In another study, Wagaarachchi24 used 200 mg of mifepristone and 800µg of misoprostol vaginally, at 10 weeks of gestation at a success rate of 84.1%. In his study 2.2% of patients needed surgical evacuation in comparison to this study, which showed surgical evacuation rate of 20%. This difference could be explained due to the use of misoprostol alone in our study as compared to the combined use of mifepristone and misoprostol in the study by Wagaarachchi.

A success rate of 52% was found in another study by Nielsen et al.25 He conducted a prospective study and used 400mg of mifepristone, orally and 400µg of misoprostol, vaginally. In this study 6% of patients experienced severe vaginal bleeding during induction process that is comparable to the results of our study, having 6.5% of patients, with excessive vaginal bleeding.

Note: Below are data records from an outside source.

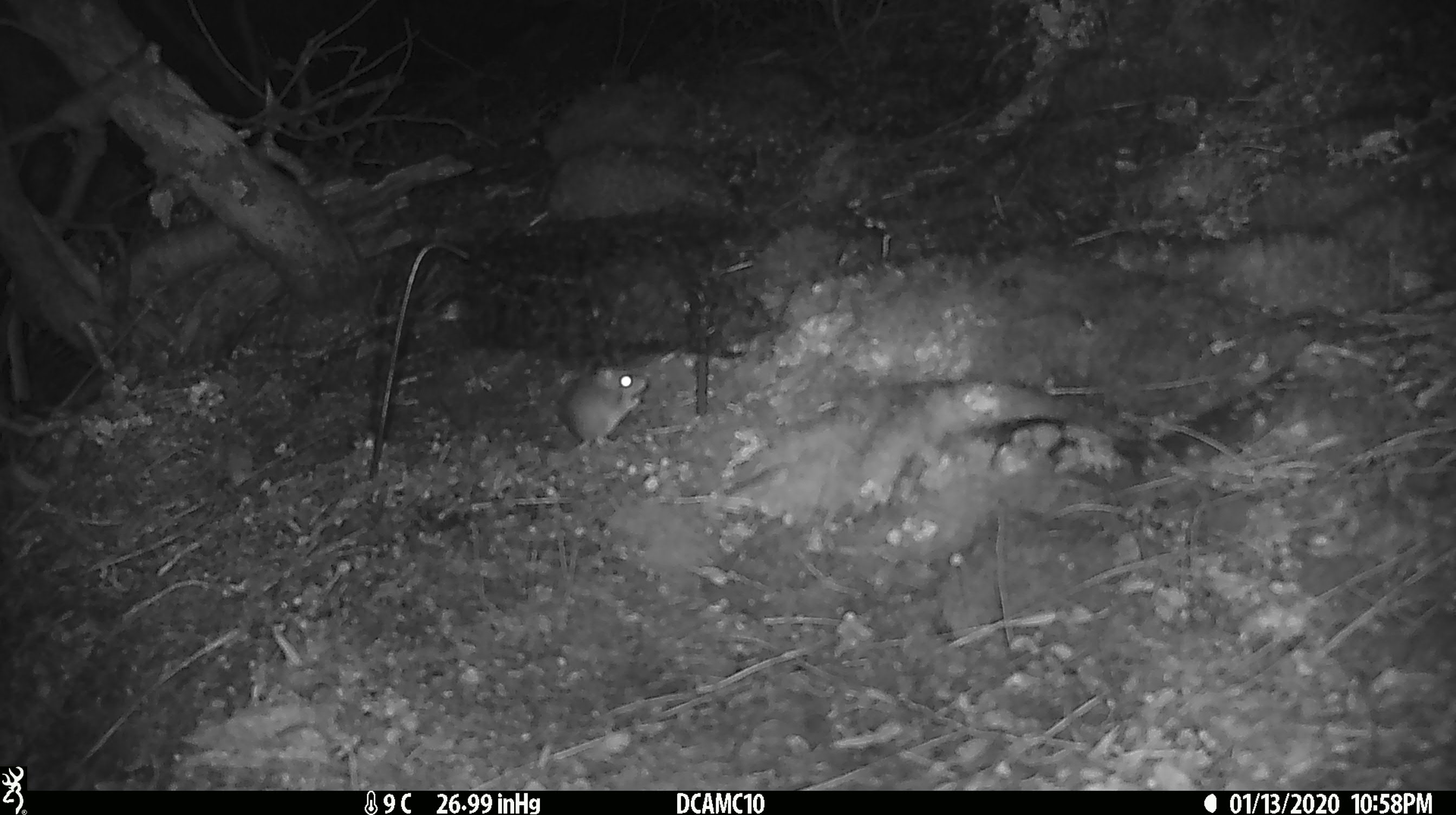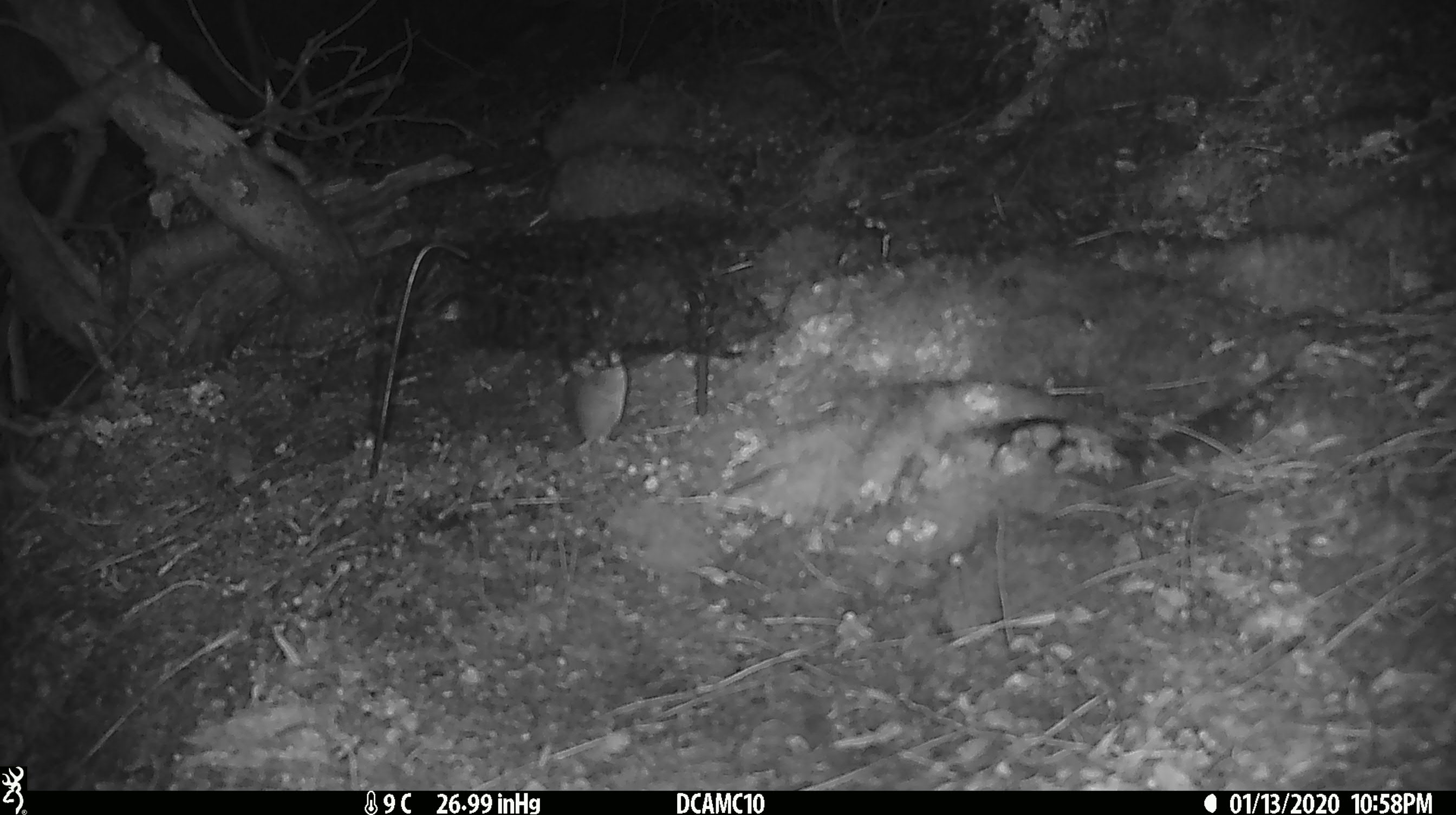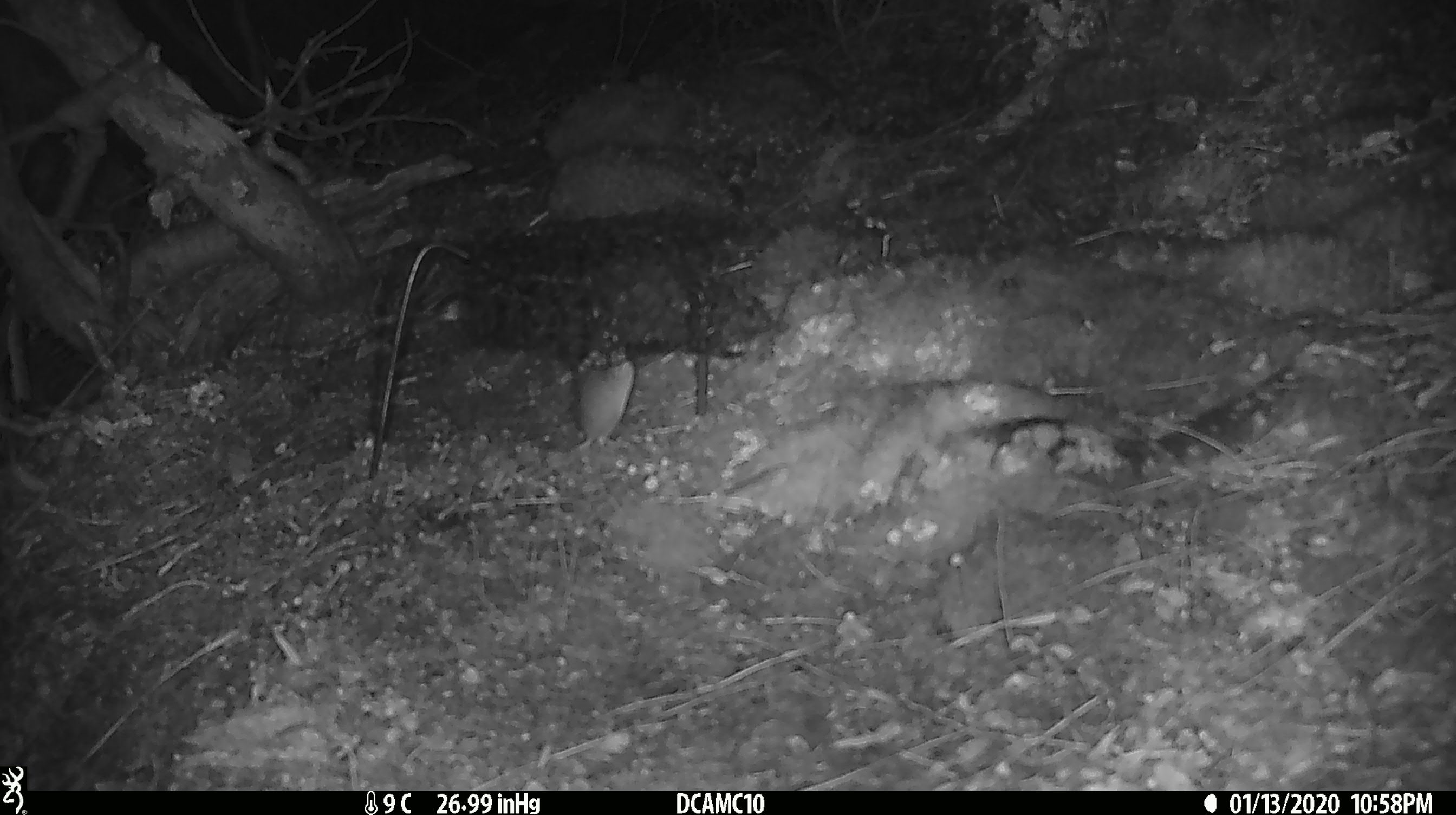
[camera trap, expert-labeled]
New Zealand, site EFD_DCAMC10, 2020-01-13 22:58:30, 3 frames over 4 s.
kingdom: Animalia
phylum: Chordata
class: Mammalia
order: Rodentia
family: Muridae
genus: Mus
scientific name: Mus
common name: mouse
Mouse (Mus).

In this study, one of the prostaglandin E1 analogue, misoprostol had been used, that is cheaper, as compared to other prostaglandins, available in Pakistan. A total of 68% of patients had successful complete abortion with misoprostol, did not need any surgical intervention and were discharged within 24 hours. This significantly decreased the financial burden on patients, hence assuring cost-effectiveness of the drug.


Misoprostol is safe, efficacious and cost effective drug for induction of the first and the second trimester abortions.